Texte fourni:
──────
La frontière ibéro-marocaine a offert aux yeux du monde le sombre diagnostic de la réalité migratoire. Cette enclave espagnole située sur le littoral marocain est depuis une dizaine d’année le corridor privilégié des clandestins pour obtenir des visas de circulations dans l’espace Schengen.

Le fil des évènements

Les images sont dignes d’un block-buster américain. Déboulant des hauteurs du poste-frontière « Chinatown », des milliers de jeunes hommes foncent vers les zones civiles, observés de loin par les forces de l’ordres marocaines et espagnoles. Cette frontière, particulière par sa géographie sinueuse et sa taille résiduelle, est gardée par l’action conjointe des deux royaumes.

Parfois armés de bâtons et couteau, les migrants auraient fait preuve de « méthodes très violentes », souligne une source des autorités de la province de Nador. Celle-ci ajoute que le décès des 23 migrants résulte de « bousculade et de chute du haut de la clôture de fer ». La préfecture de Melilla résume quant à elle la situation : « Un groupe très important de personnes venant de pays d’Afrique, parfaitement organisé et violent, a forcé l’entrée et cassé la porte d’accès du contrôle aux frontières ».  A ce regrettable bilan, il faut ajouter 140 membres des forces de l’ordre qui ont été blessés au fil de la gestion de l’émeute.

Indigné, le Premier Ministre socialiste du royaume Pedro Sanchez dénonce « une attaque contre l’intégrité » de son pays. Les responsables de cette tragédie seraient les « mafias de passeurs qui se livret au trafic d’être humain ». Il déplore cet évènement, tenant à féliciter le « large dispositif de sécurité des forces marocaines, qui ont activement collaboré de façon coordonnée avec les forces de l’ordre » de l’enclave.

« C’est la politique de l’Union Européenne qui conduit à ces drames »

Pour le président d’Amnesty International France Jean-Claude Samouiller, s’il y a bien un responsable, ce sont les états-membres de l’UE. Pour lui, « on ne peut transiger avec le statut de réfugié », sans pour autant déterminer si ces milliers de jeunes hommes relevaient du droit d’asile.
──────
Consigne: Recopiez mot pour mot le passage du texte sur la frontière ibéro-marocaine qui commence à « Indigné, le Premier » et se termine à « du droit d’asile. ». Le matériel qui suit n'a aucun rôle dans ce travail.

Jeu de données:
──────
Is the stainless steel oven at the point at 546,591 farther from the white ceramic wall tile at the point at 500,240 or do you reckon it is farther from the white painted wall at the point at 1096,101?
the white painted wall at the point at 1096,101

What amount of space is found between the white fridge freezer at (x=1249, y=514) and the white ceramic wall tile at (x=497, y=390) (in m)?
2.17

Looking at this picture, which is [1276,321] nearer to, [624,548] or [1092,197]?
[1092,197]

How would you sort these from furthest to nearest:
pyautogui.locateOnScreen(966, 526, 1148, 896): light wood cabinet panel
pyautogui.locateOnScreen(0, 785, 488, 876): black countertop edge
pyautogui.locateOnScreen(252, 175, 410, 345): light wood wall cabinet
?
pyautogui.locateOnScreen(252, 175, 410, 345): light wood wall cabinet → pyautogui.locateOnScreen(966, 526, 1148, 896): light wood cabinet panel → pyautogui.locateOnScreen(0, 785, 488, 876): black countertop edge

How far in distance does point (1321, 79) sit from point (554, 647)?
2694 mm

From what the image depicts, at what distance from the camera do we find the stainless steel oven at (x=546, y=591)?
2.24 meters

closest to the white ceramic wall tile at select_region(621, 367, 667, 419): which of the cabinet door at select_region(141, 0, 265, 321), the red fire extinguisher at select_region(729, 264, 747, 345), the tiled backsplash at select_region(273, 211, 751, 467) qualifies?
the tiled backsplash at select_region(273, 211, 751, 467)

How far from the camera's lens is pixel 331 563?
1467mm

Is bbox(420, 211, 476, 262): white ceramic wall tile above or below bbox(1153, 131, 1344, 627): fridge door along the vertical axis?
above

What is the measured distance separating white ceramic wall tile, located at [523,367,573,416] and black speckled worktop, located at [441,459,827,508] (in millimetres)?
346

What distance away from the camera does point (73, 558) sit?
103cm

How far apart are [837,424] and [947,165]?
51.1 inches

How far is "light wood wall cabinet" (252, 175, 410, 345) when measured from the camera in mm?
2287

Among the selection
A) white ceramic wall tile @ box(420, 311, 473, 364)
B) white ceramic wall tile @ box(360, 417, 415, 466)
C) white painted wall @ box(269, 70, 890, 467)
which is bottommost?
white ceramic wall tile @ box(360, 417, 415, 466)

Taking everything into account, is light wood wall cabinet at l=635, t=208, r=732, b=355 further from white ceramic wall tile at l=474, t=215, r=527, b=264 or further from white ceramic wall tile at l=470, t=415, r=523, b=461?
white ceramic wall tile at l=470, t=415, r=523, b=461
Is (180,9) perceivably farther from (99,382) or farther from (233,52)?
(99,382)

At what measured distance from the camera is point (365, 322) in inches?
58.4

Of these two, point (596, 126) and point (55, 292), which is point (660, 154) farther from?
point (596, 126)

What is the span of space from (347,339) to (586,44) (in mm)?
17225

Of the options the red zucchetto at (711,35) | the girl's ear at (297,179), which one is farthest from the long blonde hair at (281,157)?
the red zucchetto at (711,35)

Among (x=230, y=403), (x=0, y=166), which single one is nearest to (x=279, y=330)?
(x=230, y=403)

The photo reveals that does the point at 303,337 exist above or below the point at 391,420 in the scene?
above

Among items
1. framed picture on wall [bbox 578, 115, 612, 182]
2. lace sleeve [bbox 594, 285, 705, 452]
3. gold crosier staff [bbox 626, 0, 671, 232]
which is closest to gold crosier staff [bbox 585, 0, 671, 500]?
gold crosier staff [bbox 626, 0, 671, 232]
──────
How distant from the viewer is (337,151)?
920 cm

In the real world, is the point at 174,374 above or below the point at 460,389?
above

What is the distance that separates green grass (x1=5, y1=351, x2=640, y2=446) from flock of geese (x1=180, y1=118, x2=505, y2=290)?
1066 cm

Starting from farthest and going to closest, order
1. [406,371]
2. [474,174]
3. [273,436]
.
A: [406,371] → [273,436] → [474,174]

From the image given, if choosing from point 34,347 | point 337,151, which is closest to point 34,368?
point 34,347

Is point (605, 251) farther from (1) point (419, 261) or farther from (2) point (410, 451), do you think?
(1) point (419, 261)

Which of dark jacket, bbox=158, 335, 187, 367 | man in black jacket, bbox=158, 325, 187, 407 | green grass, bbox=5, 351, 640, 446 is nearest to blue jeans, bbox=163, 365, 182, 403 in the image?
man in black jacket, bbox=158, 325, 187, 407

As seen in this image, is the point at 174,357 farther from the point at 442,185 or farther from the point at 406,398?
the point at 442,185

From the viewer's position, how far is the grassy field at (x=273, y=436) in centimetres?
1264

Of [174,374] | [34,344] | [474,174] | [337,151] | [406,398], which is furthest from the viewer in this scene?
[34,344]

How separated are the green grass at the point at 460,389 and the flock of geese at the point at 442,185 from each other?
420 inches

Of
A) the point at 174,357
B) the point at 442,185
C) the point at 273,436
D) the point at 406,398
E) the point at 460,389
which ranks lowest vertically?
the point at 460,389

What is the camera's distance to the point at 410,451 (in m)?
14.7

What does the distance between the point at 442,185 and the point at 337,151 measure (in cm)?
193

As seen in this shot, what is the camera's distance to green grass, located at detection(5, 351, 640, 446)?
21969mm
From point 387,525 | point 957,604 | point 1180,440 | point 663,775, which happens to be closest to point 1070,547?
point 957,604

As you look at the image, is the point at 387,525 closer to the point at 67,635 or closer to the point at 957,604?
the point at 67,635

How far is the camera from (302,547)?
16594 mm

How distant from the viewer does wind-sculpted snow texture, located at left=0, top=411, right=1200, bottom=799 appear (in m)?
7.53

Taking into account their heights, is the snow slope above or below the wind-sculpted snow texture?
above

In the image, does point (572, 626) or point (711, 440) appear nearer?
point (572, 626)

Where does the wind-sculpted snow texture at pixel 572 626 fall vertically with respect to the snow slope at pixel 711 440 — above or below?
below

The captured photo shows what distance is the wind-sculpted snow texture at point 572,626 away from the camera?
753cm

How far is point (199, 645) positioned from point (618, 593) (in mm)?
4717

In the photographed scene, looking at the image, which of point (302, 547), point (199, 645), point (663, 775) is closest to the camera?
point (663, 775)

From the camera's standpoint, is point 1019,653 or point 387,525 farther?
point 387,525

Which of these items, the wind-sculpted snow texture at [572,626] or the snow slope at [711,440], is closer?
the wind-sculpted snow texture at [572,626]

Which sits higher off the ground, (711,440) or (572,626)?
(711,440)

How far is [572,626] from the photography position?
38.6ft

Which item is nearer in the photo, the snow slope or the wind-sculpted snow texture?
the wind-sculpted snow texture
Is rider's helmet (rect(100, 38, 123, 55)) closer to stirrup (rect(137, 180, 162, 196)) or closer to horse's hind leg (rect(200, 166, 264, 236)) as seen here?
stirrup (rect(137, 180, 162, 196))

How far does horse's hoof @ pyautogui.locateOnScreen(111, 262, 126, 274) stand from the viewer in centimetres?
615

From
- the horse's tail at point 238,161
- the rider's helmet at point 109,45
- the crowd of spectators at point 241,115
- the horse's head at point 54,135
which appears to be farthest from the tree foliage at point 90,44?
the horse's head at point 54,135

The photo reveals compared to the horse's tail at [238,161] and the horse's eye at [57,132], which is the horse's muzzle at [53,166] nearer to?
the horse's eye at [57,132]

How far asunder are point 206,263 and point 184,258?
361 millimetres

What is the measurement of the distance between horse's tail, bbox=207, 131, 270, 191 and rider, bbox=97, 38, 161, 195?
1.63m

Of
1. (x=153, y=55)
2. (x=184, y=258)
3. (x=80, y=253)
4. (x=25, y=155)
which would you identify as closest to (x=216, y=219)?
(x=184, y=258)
──────
Réponse:
Indigné, le Premier Ministre socialiste du royaume Pedro Sanchez dénonce « une attaque contre l’intégrité » de son pays. Les responsables de cette tragédie seraient les « mafias de passeurs qui se livret au trafic d’être humain ». Il déplore cet évènement, tenant à féliciter le « large dispositif de sécurité des forces marocaines, qui ont activement collaboré de façon coordonnée avec les forces de l’ordre » de l’enclave.

« C’est la politique de l’Union Européenne qui conduit à ces drames »

Pour le président d’Amnesty International France Jean-Claude Samouiller, s’il y a bien un responsable, ce sont les états-membres de l’UE. Pour lui, « on ne peut transiger avec le statut de réfugié », sans pour autant déterminer si ces milliers de jeunes hommes relevaient du droit d’asile.